— Begin Listed records —

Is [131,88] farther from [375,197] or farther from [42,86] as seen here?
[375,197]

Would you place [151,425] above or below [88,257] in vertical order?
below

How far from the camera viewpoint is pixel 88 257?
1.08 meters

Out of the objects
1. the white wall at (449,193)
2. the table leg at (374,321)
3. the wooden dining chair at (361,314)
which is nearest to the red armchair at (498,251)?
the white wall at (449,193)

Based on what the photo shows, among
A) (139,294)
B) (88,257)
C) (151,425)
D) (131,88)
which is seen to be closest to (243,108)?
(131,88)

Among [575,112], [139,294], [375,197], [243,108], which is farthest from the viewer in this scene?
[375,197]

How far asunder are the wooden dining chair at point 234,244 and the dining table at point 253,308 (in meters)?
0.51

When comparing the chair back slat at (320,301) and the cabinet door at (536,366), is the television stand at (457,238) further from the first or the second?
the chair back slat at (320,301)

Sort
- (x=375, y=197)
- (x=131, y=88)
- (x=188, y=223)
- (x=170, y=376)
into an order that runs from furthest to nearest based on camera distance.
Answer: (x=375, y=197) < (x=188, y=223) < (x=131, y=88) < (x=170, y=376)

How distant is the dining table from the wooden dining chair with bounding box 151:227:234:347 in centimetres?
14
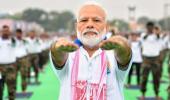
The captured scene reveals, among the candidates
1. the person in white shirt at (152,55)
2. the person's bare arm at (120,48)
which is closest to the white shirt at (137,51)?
the person in white shirt at (152,55)

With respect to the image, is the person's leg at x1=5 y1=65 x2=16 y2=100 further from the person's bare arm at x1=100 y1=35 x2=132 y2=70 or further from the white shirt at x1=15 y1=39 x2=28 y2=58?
the person's bare arm at x1=100 y1=35 x2=132 y2=70

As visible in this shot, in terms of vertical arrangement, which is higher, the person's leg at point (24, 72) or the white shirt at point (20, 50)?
the white shirt at point (20, 50)

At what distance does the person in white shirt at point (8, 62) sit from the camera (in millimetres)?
10023

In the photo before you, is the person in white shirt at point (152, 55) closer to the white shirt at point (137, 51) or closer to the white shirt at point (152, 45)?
the white shirt at point (152, 45)

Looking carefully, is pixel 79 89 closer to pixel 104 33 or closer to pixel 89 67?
pixel 89 67

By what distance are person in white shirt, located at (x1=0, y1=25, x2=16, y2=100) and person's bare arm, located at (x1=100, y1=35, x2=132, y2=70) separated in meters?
6.91

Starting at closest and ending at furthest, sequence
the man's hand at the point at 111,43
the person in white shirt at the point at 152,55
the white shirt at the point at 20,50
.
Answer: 1. the man's hand at the point at 111,43
2. the person in white shirt at the point at 152,55
3. the white shirt at the point at 20,50

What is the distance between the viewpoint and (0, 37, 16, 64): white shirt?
1016 centimetres

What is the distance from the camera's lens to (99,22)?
3273 mm

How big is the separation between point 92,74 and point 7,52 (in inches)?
286

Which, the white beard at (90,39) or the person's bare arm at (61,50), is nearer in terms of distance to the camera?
the person's bare arm at (61,50)

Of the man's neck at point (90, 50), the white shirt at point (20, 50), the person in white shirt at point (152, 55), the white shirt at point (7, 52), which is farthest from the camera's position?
the white shirt at point (20, 50)

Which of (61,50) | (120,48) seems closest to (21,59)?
(61,50)

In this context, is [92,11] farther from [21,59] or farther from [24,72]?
[21,59]
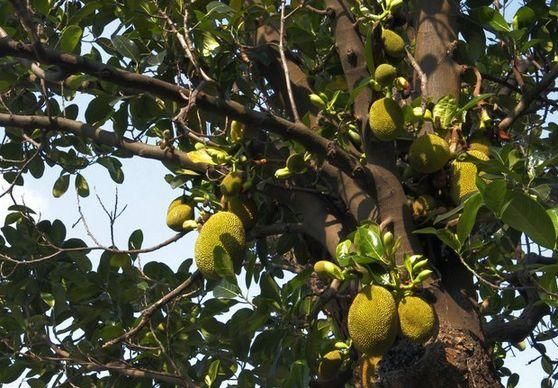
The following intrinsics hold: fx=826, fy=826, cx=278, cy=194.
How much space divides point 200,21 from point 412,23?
707mm

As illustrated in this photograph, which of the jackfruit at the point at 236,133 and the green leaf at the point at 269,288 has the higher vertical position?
the jackfruit at the point at 236,133

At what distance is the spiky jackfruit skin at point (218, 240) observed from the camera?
175 cm

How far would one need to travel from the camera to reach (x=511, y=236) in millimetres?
1788

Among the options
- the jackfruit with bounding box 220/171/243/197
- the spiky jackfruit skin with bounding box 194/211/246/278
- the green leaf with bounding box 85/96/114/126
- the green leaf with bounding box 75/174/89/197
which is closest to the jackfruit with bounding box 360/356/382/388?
the spiky jackfruit skin with bounding box 194/211/246/278

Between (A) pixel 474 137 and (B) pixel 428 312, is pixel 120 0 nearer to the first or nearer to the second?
(A) pixel 474 137

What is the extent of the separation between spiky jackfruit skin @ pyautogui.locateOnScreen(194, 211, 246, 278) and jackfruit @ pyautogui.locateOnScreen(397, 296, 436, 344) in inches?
16.1

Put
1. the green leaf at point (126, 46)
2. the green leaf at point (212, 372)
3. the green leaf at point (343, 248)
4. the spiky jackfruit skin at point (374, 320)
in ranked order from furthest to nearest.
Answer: the green leaf at point (212, 372) < the green leaf at point (126, 46) < the green leaf at point (343, 248) < the spiky jackfruit skin at point (374, 320)

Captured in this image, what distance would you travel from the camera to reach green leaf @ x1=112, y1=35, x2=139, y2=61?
192cm

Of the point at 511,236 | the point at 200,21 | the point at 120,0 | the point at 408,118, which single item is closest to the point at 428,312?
the point at 511,236

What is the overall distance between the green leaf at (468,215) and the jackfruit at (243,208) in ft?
1.67

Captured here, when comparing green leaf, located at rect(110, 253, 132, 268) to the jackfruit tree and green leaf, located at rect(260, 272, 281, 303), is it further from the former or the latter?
green leaf, located at rect(260, 272, 281, 303)

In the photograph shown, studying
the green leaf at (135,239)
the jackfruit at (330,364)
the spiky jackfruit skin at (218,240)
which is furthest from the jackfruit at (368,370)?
the green leaf at (135,239)

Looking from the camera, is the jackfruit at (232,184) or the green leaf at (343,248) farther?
the jackfruit at (232,184)

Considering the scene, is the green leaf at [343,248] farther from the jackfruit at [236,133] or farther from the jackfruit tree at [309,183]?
the jackfruit at [236,133]
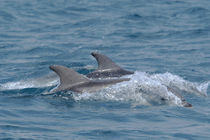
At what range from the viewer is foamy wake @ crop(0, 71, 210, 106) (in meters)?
11.5

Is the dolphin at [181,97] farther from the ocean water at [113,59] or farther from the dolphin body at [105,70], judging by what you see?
the dolphin body at [105,70]

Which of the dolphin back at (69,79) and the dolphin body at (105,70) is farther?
the dolphin body at (105,70)

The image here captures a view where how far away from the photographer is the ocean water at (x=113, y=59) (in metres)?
9.60

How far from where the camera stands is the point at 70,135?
29.2ft

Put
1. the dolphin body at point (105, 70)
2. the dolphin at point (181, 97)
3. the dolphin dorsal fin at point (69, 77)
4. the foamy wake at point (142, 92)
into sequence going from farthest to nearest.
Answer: the dolphin body at point (105, 70) < the dolphin dorsal fin at point (69, 77) < the foamy wake at point (142, 92) < the dolphin at point (181, 97)

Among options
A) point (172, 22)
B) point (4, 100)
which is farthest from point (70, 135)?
point (172, 22)

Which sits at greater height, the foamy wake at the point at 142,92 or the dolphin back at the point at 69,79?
the dolphin back at the point at 69,79

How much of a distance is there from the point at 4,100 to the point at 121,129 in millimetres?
3326

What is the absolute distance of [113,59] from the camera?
1669 centimetres

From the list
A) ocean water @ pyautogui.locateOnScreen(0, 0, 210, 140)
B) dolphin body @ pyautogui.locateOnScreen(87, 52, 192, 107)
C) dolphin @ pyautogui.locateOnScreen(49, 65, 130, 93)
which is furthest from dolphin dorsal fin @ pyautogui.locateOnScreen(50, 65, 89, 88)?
dolphin body @ pyautogui.locateOnScreen(87, 52, 192, 107)

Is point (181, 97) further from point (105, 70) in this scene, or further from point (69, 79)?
point (105, 70)

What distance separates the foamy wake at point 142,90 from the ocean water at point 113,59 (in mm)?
23

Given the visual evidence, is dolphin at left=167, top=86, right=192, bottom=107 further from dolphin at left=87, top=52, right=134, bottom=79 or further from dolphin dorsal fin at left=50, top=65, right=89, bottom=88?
dolphin dorsal fin at left=50, top=65, right=89, bottom=88

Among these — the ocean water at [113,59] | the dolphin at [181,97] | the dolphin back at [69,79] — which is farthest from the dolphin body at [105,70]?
the dolphin at [181,97]
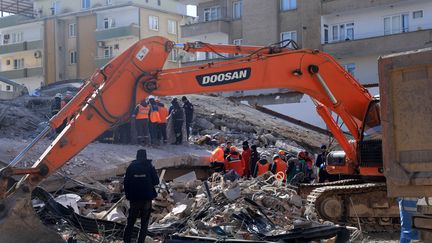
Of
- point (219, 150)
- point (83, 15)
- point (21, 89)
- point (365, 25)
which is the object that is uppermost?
point (83, 15)

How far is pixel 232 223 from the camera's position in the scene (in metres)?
11.7

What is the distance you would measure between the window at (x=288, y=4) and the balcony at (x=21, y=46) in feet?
87.7

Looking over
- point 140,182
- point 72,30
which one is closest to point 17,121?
point 140,182

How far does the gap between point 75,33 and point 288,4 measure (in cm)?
2352

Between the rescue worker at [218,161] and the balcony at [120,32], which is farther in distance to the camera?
the balcony at [120,32]

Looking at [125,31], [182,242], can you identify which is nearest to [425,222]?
[182,242]

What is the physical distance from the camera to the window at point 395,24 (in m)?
36.2

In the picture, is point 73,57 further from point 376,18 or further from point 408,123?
point 408,123

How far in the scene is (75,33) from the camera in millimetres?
57625

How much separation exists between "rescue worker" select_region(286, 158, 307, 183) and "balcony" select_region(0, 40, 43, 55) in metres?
45.9

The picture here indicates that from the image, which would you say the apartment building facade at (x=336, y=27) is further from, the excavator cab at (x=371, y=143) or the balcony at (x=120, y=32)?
the excavator cab at (x=371, y=143)

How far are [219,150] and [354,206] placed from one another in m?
5.70

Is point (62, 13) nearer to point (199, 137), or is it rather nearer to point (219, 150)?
point (199, 137)

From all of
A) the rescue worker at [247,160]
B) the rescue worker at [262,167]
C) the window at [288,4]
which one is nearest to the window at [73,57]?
the window at [288,4]
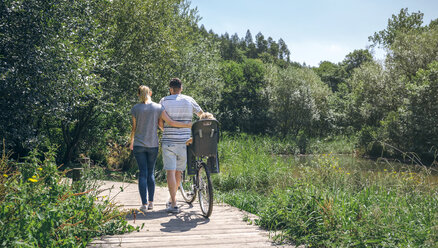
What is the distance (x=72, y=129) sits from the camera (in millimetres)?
14523

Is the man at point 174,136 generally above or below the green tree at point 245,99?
below

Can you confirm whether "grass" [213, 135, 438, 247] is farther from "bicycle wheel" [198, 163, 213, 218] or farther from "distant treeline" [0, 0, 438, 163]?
"distant treeline" [0, 0, 438, 163]

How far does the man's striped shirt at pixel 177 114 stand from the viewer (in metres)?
5.66

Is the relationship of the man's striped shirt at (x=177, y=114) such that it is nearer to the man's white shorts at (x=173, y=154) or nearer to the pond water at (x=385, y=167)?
the man's white shorts at (x=173, y=154)

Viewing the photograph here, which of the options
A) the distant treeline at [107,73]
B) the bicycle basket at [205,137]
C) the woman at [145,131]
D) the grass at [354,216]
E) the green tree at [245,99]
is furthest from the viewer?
the green tree at [245,99]

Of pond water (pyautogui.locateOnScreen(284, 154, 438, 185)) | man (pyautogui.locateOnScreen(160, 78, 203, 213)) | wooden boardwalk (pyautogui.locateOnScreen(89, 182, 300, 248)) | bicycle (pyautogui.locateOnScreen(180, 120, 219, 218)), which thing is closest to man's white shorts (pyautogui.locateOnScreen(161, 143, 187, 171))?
man (pyautogui.locateOnScreen(160, 78, 203, 213))

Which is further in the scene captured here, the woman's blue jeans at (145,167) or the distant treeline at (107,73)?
the distant treeline at (107,73)

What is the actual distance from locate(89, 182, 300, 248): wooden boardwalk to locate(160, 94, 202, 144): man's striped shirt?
1.16 metres

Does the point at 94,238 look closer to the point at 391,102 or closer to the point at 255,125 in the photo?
the point at 391,102

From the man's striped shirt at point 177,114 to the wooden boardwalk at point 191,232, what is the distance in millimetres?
1157

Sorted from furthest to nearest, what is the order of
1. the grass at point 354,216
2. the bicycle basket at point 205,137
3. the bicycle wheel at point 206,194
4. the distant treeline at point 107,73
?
the distant treeline at point 107,73
the bicycle basket at point 205,137
the bicycle wheel at point 206,194
the grass at point 354,216

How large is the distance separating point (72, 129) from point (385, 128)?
73.4 ft

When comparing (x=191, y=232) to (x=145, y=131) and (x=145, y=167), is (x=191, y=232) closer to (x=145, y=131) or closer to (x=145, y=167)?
(x=145, y=167)

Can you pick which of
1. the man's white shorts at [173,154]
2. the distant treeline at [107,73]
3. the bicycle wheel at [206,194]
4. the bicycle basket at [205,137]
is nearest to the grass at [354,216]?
the bicycle wheel at [206,194]
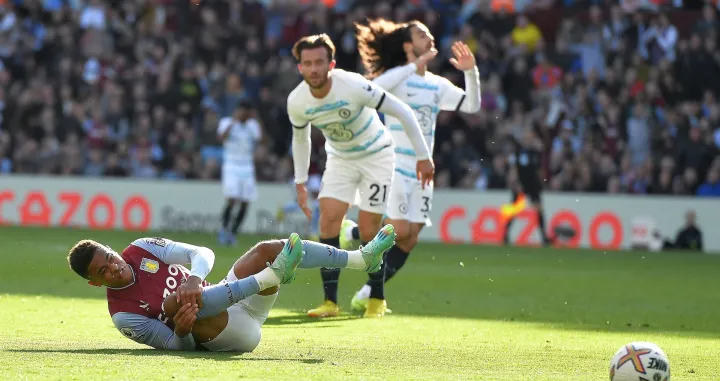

— End Listed records —

- Requirements
In the listing, starting with the line containing "Is the dolphin" and going on through the line containing "1669 centimetres", substitute "sea water" for every "ocean water" and give those lines again with all else unchanged.

- Result of this exercise
Is the dolphin at [181,97] farther from the sea water at [113,59] or farther from the dolphin body at [105,70], judging by what you see?
the dolphin body at [105,70]

Which of the dolphin back at (69,79) and the dolphin body at (105,70) is farther?
the dolphin body at (105,70)

The image here captures a view where how far away from the photographer is the sea water at (x=113, y=59) (in metres)?
9.60

How far from where the camera stands is the point at 70,135?
29.2ft

Put
1. the dolphin body at point (105, 70)
2. the dolphin at point (181, 97)
3. the dolphin dorsal fin at point (69, 77)
4. the foamy wake at point (142, 92)
into sequence going from farthest to nearest.
Answer: the dolphin body at point (105, 70) < the dolphin dorsal fin at point (69, 77) < the foamy wake at point (142, 92) < the dolphin at point (181, 97)

Among options
A) point (172, 22)
B) point (4, 100)
which is farthest from point (70, 135)?
point (172, 22)

Which sits at greater height, the foamy wake at the point at 142,92 or the dolphin back at the point at 69,79?
the dolphin back at the point at 69,79

How much of a distance is there from the point at 4,100 to the point at 121,129 in millimetres?
3326

What is the absolute distance of [113,59] from the camera?
1669 centimetres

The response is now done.